DELETE /rest/organizations/<ORGANIZATION_ID>/ingest/unstable/sources/<SOURCE_ID>/objects/older-than/<ORDERING_ID> HTTP/1.1

Where:

  • <ORGANIZATION_ID> is the unique identifier of your Coveo organization. To learn how to find the organization ID, see Find your organization ID.

  • <SOURCE_ID> is the identifier of the source from which you want to delete the product data.

  • <ORDERING_ID> is a Unix timestamp (in milliseconds) that specifies the cutoff date for deletion. Products that were indexed before this timestamp will be deleted.

Note

To use this endpoint, you must have the Allow access level for the Push items to sources domain.

If the request is successful, you’ll get the HTTP response code 204 No Content. A 15-minute delay may occur before the deletions are reflected in the index.

Ingestion API limits

The Ingestion API enforces specific limits to ensure optimal performance and resource usage [1]:

  • The maximum request batch size is 10,000 items, and the maximum request size is 20 MB. If you experience timeout errors, consider reducing the batch size or request size.

    Tip

    While the Stream API supports larger batch files (up to 256 MB), the Ingestion API intentionally uses smaller request sizes (20 MB) to reduce the risk of transmission timeouts and ensure faster, incremental processing. Smaller batches spread load more evenly, resulting in smoother and quicker indexing.

  • STRING field limits:

    • STRING field names (keys) must not exceed 255 characters.

    • STRING field values must not exceed 1,000 characters.

    • Multivalue STRING fields can contain up to 100 values. Each of these values must not exceed 50 characters.

  • DATE field values must not exceed 50 characters. Dates must use the ISO 8601 format.

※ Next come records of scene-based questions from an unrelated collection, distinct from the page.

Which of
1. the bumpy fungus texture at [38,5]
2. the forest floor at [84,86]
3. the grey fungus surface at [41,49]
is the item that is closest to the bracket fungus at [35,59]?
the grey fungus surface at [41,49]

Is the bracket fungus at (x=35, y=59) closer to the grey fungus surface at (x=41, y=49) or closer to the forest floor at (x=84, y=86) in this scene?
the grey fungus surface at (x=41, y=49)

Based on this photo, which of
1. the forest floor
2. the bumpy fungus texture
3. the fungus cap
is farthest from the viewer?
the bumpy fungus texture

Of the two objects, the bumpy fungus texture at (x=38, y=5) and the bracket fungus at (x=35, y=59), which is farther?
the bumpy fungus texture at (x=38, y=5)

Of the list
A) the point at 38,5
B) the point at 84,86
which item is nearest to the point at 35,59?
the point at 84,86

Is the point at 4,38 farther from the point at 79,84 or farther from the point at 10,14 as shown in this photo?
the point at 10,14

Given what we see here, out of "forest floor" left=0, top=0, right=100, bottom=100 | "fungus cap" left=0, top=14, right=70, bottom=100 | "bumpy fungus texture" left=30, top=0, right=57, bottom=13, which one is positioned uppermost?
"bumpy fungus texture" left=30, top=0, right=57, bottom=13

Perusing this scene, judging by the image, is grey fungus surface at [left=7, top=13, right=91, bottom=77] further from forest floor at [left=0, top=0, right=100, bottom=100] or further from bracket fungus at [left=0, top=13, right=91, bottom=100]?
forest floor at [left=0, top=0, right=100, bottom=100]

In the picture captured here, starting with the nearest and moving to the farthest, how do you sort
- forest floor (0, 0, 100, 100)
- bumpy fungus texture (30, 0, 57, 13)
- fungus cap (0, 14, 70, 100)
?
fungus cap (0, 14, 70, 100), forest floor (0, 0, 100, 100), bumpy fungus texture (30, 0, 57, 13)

  • The API allows a maximum of 1 request per second per source.

  • The maximum size for a product document is 10 KB.

Error handling and troubleshooting

Errors during ingestion are surfaced asynchronously in the Log Browser (platform-ca | platform-eu | platform-au) page. The Log Browser provides structured, actionable messages to facilitate quick resolution. Implementers must monitor these logs to detect and respond to issues promptly.

Items that don’t conform to the schema or contain invalid data will be rejected during ingestion. The error messages will indicate the specific issues with the data, such as missing required fields or incorrect data types.


1. To modify these limits, contact your Coveo representative.